Martial eagle (Polemaetus bellicosus) with warthog piglet (Phacochoerus africanus), Kenya;
(Photo by ThomasChamberlin)
In Singapore, the most likely candidate would be the white-bellied sea eagle (Haliaeetus leucogaster), our largest bird of prey, although I'm not sure if this species is known to go after such large mammalian prey.
White-bellied sea eagle with frog, Bukit Panjang;
(Photo by kampang)
Another local raptor, the changeable hawk-eagle (Nisaetus cirrhatus), might not be large or powerful enough to fly off with a piglet in its talons, but might still be capable of killing one; there is a record from Japan of a female mountain hawk-eagle (Nisaetus nipalensis) bringing a wild piglet back to its nest.
Changeable hawk-eagle, Sime Forest;
(Photo by Lip Kee)
Best not to wander too far from Mom, you never know what might fall from the sky...
Sow and piglet, Chek Jawa;
(Photo by Marcus)
Fate of the Tampines wild boar?
One final question that came to mind is with regards to the fate of this tame boar.
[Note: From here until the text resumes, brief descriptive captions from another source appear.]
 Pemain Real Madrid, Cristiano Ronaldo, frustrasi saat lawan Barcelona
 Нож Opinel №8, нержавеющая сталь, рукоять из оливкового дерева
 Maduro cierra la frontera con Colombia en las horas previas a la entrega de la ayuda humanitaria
I suppose that even if the authorities don't conduct a raid and shut down this illegal fuel station soon enough, the people behind this may decide to pack up and seek other secluded areas to resume business, and leave the wild boar behind.
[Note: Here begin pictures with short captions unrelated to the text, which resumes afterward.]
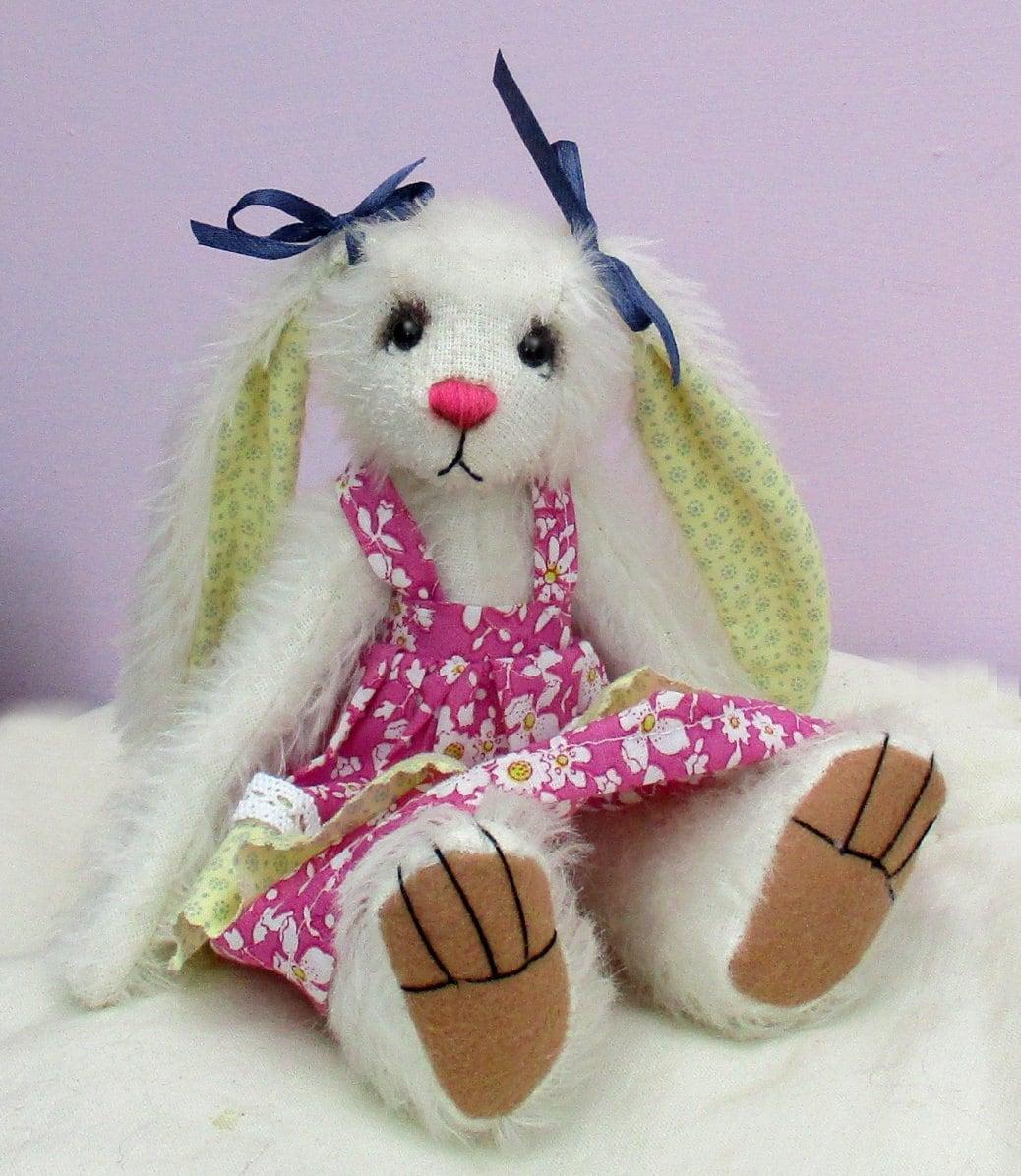 Sasha Kuscheltier Hase Kaninchen Schnittmuster. Gekleidet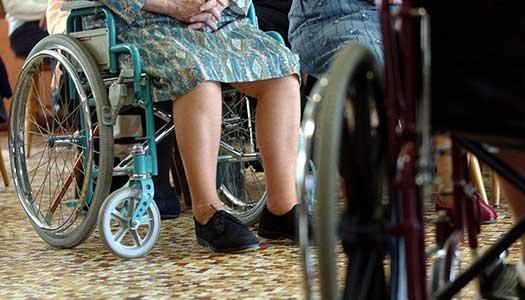 Äldre utsatta på boenden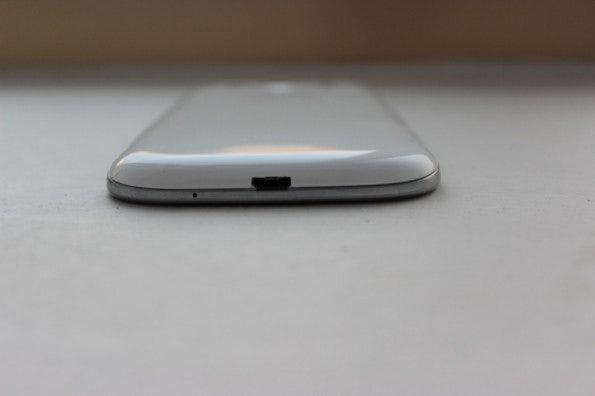 http://t3n.de/news/wp-content/uploads/2012/05/Samsung-Galaxy-S3-bottom-595x396.jpg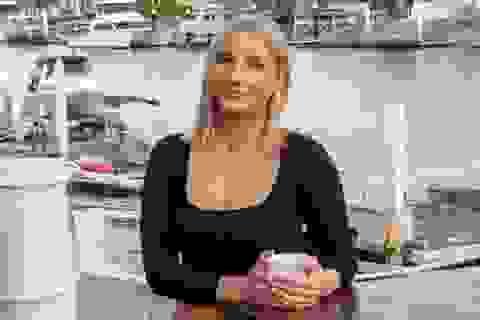 Cựu nữ cảnh sát tố bị đồng nghiệp quấy rối tình dục, lấy trộm ảnh khỏa thân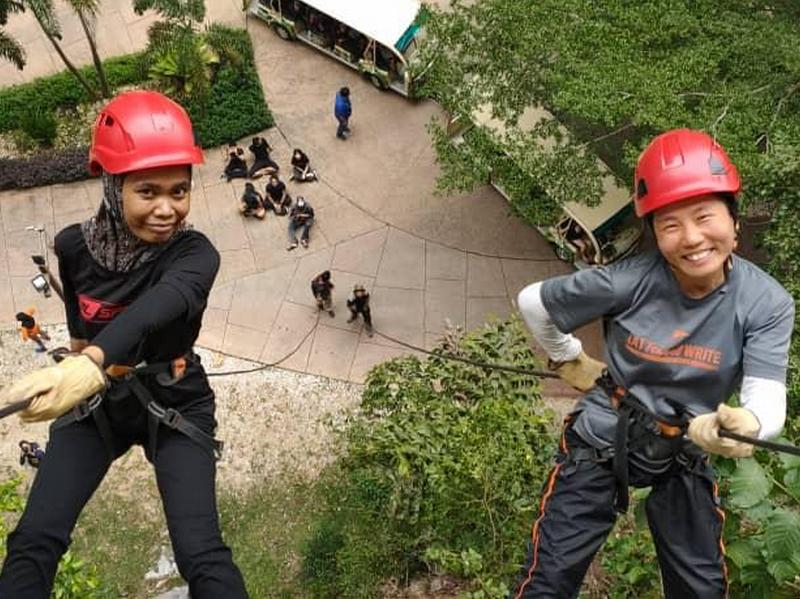 abseiling with Ros (L)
While I'm sure it would still be capable of finding food in the surrounding woodland and scrub, my guess is that in such a scenario, it might be driven to seek out other people, and venture closer to the nearby residential areas. This presents the risk of it coming into conflict with other people, whether it's by scavenging for trash, harassing people into giving it food, or crossing the road and getting involved in a traffic accident. I'm not sure if people would be comfortable with having a wild boar that's so fearless and brazen around humans, even if it means no harm at all; after all, the news crew were apparently informed about the wild boar in the first place through a caller who complained about it.
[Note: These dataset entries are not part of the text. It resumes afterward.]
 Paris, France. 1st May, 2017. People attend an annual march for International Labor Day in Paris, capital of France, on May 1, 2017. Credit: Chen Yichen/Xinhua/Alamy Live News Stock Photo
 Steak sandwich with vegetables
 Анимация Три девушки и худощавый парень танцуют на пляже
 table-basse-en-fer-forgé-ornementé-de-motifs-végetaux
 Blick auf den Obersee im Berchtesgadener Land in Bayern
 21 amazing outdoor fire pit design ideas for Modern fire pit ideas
Another possibility is that poachers, now that they have discovered the whereabouts of this wild boar, may take advantage of its trust of people for nefarious purposes. Why set traps in the forest when you have a wild boar that would probably walk right up to you and ask to be fed?
I fear that the authorities may decide to take the easy way out and have this wild boar euthanised, which in my honest opinion, would be a real shame. Yes, feeding wildlife is usually not a good idea, and an animal as large as a wild boar definitely poses some risk to human safety, but I think this boar may be tame enough to be brought into captivity and kept somewhere, much like how one of the residents of Pulau Ubin had a pet wild boar named Jack. It would be excellent if the Tampines wild boar could be relocated somewhere far from people, where it can find its own food and has less chance of becoming a nuisance. Maybe it could be allowed to roam freely in one of the larger parks or nature areas, and play a role as an ambassador for its species or its threatened habitats, much like how Priscilla was a mascot for Chek Jawa.
Priscilla accompanying visitors to the shore, Chek Jawa;
(Photo by Ria)
Even though this individual seems to be the only wild boar living in Tampines at the moment, I won't be surprised if sooner or later, we have more reports of wild boar living in these patches of vegetation. I don't think people are really quite ready to have wild boar in our midst, but it seems like an undeniable fact that the wild boar are truly making a comeback. Whether we are able to coexist with them will depend greatly on our ability to reduce the likelihood of conflict, not just by managing their numbers, but also by managing how we behave towards wildlife in general.